Hydraulic Systems And Their Incredible Lifting Prowess
Posted by Juan E. Chavez on 12th Nov 2016
Picture a dentist’s chair and a car lift. These are vastly different from one another, and yet, they still have one thing in common: both can lift heavy loads with ease. And all of that is made possible y the serious lifting power of hydraulics systems. Ever seen an industrial capacity car lift before? Such a machine can lift as much as 18,000 pounds without much trouble.
But, why are hydraulics seemingly used on a lot of heavy lifting devices? To answer this question, it helps to understand how they really work.
Hydraulics Defined
Hydraulics involve the study of liquids and their mechanical properties. In engineering purposes, hydraulics deal with using liquids (i.e. water and oil) to move things. The use of liquids instead of other mediums, say, air, is appropriate because of one property that liquids have: incompressibility.
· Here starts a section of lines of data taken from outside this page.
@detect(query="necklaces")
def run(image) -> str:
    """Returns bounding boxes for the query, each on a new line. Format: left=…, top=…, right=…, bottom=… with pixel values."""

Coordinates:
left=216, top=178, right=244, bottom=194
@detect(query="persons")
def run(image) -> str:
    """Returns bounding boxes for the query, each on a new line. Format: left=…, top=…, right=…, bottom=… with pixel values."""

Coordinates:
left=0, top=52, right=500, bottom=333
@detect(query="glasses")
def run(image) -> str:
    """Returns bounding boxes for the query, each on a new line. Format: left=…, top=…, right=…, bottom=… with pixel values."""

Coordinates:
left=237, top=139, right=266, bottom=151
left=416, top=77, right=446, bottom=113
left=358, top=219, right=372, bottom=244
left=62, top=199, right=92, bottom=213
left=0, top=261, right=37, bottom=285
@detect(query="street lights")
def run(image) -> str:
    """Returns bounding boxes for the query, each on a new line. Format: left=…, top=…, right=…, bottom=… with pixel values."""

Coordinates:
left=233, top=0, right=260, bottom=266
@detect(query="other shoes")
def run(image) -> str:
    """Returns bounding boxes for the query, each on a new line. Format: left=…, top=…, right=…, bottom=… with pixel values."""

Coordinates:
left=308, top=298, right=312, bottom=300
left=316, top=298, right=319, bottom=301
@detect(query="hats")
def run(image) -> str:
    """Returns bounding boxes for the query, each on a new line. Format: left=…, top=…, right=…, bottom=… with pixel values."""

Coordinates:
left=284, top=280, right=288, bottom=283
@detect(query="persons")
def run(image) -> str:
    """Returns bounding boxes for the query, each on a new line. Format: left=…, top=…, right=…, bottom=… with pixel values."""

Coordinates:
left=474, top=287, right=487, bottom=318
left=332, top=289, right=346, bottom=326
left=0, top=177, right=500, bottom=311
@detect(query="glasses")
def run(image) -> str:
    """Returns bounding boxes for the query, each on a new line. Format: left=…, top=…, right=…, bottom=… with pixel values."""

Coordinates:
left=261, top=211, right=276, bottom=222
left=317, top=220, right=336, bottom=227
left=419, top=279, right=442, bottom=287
Compressed air has less volume when it’s squeezed. Compressing liquid, on the other hand, is utterly impossible—its volume doesn’t change even if it’s pressed really hard. The same thing is true with solids. Try pressing hard on a sheet of metal, and you’ll see a dent form. This incompressibility that liquids have means that, with enough force (push or pull) applied, the liquid will move from one end of the hydraulic system to another.
Now, you might ask why liquids are incompressible compared to gases. It’s because the molecules in them have less distance between one another. Water is perhaps the most incompressible because its molecules have greater intermolecular bonds than most liquids.
Serious Lifting Power
Thus, we move on to hydraulic lifts. Given the right mechanical assembly (i.e. hydraulic chambers that could withstand the great liquid pressure without bursting), hydraulic lifts can lift almost anything. Take this: the ALE Heavy Lift company managed to raise a 42,695-ton oil rig topside to a height of over 78 feet, using proprietary hydraulic jacks. It is currently the heaviest load out ever performed.
These are the reasons car lifts, like other heavy lifting machines, use hydraulics. Science makes them more than capable of lifting almost incomprehensible loads.